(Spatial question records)
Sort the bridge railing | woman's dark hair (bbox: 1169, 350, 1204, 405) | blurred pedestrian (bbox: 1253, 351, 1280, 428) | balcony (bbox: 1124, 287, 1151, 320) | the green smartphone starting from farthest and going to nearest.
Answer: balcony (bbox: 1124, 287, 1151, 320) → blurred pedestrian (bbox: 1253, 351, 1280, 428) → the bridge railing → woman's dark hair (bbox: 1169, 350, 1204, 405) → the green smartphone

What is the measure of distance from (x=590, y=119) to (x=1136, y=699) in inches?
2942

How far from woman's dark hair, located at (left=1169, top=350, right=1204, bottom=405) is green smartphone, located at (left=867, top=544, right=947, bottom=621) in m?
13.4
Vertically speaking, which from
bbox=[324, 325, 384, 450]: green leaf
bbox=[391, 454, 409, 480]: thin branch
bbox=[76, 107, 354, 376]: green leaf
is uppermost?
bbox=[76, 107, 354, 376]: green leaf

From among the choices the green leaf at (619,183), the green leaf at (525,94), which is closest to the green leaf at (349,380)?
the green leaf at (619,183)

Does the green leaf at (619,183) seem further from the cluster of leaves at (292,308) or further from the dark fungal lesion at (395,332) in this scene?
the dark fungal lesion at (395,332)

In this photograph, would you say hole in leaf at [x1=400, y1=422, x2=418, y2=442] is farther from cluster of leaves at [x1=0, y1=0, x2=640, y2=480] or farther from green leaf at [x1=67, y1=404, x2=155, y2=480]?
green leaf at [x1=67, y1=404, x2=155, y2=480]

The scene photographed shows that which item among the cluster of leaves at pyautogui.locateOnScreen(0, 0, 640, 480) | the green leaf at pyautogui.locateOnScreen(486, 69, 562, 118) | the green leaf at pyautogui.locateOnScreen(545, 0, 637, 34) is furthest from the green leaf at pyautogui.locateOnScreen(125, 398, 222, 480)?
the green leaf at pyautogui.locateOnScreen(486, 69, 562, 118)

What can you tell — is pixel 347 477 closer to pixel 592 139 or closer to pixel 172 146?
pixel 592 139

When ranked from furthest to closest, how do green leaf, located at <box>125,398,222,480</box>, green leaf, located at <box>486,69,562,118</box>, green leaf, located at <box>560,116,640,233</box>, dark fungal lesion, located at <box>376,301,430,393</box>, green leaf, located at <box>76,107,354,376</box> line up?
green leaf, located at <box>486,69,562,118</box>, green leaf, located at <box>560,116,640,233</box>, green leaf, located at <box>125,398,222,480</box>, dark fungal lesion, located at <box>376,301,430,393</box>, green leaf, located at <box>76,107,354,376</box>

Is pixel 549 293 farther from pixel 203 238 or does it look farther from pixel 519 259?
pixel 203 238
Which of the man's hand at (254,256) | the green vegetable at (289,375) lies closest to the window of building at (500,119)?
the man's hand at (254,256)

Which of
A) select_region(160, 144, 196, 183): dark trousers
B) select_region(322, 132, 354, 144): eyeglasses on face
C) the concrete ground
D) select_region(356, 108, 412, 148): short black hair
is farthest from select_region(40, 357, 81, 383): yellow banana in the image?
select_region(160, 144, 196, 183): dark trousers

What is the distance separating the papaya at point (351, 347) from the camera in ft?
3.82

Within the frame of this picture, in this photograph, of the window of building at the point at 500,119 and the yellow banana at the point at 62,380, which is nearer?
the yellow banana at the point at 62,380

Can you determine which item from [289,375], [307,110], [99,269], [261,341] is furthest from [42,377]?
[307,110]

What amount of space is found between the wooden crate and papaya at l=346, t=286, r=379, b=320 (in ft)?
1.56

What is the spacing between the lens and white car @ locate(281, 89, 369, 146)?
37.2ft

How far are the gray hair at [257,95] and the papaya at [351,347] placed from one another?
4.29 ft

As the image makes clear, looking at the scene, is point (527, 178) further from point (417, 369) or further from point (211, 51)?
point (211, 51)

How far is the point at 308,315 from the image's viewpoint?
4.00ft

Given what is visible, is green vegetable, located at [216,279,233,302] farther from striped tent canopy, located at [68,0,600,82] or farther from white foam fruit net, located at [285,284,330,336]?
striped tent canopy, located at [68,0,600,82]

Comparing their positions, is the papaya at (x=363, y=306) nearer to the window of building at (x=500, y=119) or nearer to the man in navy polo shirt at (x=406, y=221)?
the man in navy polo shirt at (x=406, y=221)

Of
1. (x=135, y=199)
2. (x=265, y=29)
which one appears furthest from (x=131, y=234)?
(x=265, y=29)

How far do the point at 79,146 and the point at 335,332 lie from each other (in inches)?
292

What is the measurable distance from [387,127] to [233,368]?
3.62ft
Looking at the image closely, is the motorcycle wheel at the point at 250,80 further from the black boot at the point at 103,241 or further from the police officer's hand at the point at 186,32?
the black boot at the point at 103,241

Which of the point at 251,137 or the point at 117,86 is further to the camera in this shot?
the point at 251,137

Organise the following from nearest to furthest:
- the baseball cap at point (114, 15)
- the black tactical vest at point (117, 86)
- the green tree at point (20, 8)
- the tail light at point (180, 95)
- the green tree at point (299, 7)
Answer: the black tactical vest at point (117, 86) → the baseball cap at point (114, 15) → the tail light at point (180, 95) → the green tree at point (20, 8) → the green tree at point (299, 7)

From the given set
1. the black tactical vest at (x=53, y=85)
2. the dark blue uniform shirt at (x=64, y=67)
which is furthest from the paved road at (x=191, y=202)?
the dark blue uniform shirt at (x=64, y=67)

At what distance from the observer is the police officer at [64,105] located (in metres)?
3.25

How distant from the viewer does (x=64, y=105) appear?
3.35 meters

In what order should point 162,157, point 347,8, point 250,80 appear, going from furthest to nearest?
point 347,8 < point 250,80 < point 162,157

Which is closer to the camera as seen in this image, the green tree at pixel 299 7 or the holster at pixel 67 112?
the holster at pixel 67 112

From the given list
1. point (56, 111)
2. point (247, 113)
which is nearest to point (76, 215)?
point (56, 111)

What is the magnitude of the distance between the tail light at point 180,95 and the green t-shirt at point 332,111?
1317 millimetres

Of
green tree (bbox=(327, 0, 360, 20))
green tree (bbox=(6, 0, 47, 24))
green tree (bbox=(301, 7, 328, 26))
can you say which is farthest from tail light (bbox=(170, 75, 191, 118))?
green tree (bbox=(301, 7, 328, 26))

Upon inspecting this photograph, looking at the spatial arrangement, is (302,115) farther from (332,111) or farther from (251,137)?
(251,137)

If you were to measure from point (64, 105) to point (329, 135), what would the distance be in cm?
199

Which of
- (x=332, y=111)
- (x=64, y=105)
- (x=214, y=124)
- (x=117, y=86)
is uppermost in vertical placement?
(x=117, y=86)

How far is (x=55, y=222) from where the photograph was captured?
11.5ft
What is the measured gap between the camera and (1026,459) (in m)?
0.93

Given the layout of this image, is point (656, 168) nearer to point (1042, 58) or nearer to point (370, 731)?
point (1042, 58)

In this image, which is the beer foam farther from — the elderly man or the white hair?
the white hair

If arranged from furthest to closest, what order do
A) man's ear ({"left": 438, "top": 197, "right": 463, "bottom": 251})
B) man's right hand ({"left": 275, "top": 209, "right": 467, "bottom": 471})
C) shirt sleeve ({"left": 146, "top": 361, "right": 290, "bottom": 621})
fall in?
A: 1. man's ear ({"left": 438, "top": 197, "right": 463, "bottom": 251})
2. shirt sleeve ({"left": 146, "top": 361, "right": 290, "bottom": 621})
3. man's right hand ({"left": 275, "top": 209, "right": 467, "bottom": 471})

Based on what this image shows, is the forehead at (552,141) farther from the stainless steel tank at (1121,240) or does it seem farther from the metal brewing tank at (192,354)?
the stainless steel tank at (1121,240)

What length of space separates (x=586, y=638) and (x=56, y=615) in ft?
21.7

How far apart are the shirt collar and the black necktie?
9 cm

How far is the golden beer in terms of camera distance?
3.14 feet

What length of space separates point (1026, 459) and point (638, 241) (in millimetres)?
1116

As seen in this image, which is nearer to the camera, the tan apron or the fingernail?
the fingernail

_TO BE DONE_:
Copy out the lines of the records from the one containing "How far apart" through the end of the records, both ends included.

_SOLVED EXERCISE_:
How far apart are the shirt collar and the black necktie?
9 cm

How far is the golden beer in terms of camera distance?
3.14 feet

What length of space separates point (1026, 459) and point (638, 241) (in millimetres)?
1116

As seen in this image, which is nearer to the camera, the tan apron or the fingernail?
the fingernail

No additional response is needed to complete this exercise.